Only the perception changes
by Odette Nicholson, Saskatoon, SK, Canada
In the art world, salon networking with artists and especially hobnobbing with gallery people gets artists more shows, with hype of promotion, commerce and notoriety usually following. If the work is marketable and collected (the art gains financial value beyond aesthetic value) you will sell more and on it goes. Unfortunately this process does not determine what it is to make ‘good art’ — how can it, when the biggest qualifying factor seems to be in the telling? Your art group proved it when they completely reversed their comments (either they were trying to fluff you by agreeing with you, or sheep being lead, or both!). The painting didn’t change, only the perception of it.
What is Art?
by Judy Goral, Lemont, IL, USA
Who decides what is art and what is not? What makes it good art? Who tells the buying public that this is “good art” and worth a lot of money? You just proved it with your copy of that Bonnard cat. It was severely critiqued by a lot of people who are artists but maybe not the “perfectly educated” whose job it is to decide what is good art. Then when they were told it is a copy of a very famous painting that is worth a lot of money, they started to see it in a different light. What changed? What changed their minds?
(RG note) Thanks, Judy. Perhaps it was just another mild breakout of “The Emperor’s New Clothes.”
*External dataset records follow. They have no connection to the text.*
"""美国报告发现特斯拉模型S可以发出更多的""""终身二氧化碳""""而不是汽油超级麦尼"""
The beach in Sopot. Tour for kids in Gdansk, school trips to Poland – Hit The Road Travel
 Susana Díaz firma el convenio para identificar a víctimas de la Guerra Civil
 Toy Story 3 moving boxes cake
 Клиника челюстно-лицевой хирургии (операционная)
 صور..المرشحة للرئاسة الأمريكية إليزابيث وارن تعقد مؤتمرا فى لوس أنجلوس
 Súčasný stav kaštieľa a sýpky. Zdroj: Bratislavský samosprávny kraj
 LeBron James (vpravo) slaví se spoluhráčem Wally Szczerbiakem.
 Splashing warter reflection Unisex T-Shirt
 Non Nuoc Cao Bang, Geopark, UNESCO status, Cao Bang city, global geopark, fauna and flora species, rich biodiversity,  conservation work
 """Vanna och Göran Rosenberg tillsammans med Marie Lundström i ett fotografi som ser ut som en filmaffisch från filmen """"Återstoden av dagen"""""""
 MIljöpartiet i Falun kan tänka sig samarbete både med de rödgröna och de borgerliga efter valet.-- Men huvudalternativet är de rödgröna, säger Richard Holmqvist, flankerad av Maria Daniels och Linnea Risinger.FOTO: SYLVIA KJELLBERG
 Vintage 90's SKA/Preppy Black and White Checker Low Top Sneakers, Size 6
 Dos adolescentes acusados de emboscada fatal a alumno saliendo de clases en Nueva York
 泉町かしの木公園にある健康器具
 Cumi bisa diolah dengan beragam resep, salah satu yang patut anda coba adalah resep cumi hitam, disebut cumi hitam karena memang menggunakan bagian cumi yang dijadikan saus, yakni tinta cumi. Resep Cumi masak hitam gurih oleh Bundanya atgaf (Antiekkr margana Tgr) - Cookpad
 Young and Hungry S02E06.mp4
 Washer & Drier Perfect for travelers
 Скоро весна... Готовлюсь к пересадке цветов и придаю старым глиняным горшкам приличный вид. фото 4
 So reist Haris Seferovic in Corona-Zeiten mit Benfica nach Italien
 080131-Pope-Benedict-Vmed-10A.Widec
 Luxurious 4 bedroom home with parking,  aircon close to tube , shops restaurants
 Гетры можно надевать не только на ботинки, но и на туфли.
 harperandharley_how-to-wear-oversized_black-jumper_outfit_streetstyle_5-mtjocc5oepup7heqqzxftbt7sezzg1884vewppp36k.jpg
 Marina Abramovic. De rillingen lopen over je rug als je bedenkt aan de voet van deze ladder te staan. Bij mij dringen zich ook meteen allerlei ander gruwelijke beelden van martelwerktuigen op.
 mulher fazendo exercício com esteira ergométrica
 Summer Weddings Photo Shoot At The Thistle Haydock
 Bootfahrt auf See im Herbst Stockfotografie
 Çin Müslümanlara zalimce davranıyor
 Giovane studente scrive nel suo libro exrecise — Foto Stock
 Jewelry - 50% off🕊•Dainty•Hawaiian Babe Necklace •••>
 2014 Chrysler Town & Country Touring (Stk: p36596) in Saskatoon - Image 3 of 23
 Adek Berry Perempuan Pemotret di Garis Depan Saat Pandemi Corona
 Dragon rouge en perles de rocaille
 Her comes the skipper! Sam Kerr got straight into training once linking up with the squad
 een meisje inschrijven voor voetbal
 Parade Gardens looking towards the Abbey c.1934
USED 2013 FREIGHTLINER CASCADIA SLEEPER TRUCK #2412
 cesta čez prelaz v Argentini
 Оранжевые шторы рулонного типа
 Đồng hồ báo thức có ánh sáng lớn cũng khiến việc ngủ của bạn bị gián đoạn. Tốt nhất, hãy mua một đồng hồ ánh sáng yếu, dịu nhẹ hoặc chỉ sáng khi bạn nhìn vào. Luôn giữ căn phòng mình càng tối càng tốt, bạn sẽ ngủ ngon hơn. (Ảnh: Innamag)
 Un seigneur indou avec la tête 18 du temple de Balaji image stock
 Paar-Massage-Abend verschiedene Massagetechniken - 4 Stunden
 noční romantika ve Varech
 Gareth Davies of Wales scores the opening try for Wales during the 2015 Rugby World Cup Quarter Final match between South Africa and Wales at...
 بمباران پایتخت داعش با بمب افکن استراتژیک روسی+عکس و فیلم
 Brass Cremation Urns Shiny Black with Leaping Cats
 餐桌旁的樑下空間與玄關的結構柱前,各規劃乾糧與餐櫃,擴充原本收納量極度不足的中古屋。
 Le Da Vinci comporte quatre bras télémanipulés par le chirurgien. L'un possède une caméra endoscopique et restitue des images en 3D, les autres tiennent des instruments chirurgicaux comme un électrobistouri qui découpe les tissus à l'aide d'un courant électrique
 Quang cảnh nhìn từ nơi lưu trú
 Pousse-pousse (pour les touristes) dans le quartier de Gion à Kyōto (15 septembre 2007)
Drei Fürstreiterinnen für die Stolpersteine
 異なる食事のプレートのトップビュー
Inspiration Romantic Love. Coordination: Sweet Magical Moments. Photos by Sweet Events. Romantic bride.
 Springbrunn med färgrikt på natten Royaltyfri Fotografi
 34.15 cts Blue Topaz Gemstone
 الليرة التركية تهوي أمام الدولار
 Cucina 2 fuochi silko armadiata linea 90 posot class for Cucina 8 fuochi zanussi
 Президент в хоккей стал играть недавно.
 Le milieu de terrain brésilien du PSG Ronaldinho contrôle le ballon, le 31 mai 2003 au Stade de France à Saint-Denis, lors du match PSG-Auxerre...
by Marni California, Abergele, UK
Your letter on critiquing that cat reminds me how thrilled I am that I don’t go to an art club. It also reminds me of a scene from the British sitcom Absolutely Fabulous: Eddy, the PR whiz, has bought a sculpture made of coat hangers. Eddy’s alcoholic, ex-supermodel mate Patsy tells her that the sculpture is awful. Eddy protests that it cost her thousands. And Patsy cries, “In that case, darling, it’s absolutely fabulous!” In the Americas, and more and more Great Britain (which seems determined to insert its nose as far as possible up America’s arse), opinions are dominated by provenance.
The Inner Critic
by Theresa Bayer, Austin, TX, USA
When I looked at Pierre Bonnard’s cat I could only think that he stylized it on purpose, and that it has a lot of Cattitude. Therefore it is an accurate portrayal of a cat, for I have seen my cats display just that kind of graceful arrogance. So if your copy of the painting was a fairly accurate one, then I’m sure it would have had the same kind of feline veracity (in fact I wish I’d seen Bonnard’s painting before I’d read your letter, but still consider my own reaction to his painting a genuine one). For the ultimate in catty crits, there’s nothing like the good old Inner Critic.
‘Art chats’ useful
by Carol Lyons, Irvington, NY, USA
Critques by “committee” are not constructive. My works that have been acquired by museums and collectors were not appreciated or understood by any groups or clubs. What have been of great use to me are the art chats I have had with certain successful artists who understand my art and what I am trying to do. Through the years I have been lucky to have had contact with such people — insightful teachers, curators and artists whose feedback has validated my approach and motivated me onto a higher level.
Beginners are fragile
by Deborah McLaren, Mystic, CT, USA
The one thing I always stress in any critique is to celebrate what the person has done right, because there is always something they’ve done right, and learn from the areas that need improvement. I try never to say they’ve done anything wrong, beginners are too fragile, hell, we’re all rather fragile, but to learn from the areas that need improvement and build on the successes. I try to maintain a very positive and encouraging atmosphere in my classes. I only too well remember the horrible instructors that apparently had personal issues and needed to rip others apart. I try to keep my own issues out of the picture and try to encourage my students to keep going. I’ve always seen improvement in every student I’ve ever had, and that’s very gratifying.
Bill’s career change
by Jeff Altemus, Oakland, CA, USA
If you’re still sending feedback to Bill, I have a recommendation that’s based more on compassion than judgment: There’s an organization called New Warriors, which leads men through modern-day initiation practices. Most men in contemporary society don’t get the chance to go through this centuries-old rite and we’re suffering for it. Not everything works for everyone, but I think that Bill would gain greatly from it. If nothing else, it’d likely help him deal more gracefully with that inner 16-year-old that’s bridling at his current life. Regardless of what avenue he chooses, he should know that there is a middle way (probably several) between staying stuck in drudgery and chasing a fantasy based on someone else’s life. That Gauguin/ Miller/ Morrison model of pursuing art/ writing/ music is so tired anyway — it’s beyond cheesy.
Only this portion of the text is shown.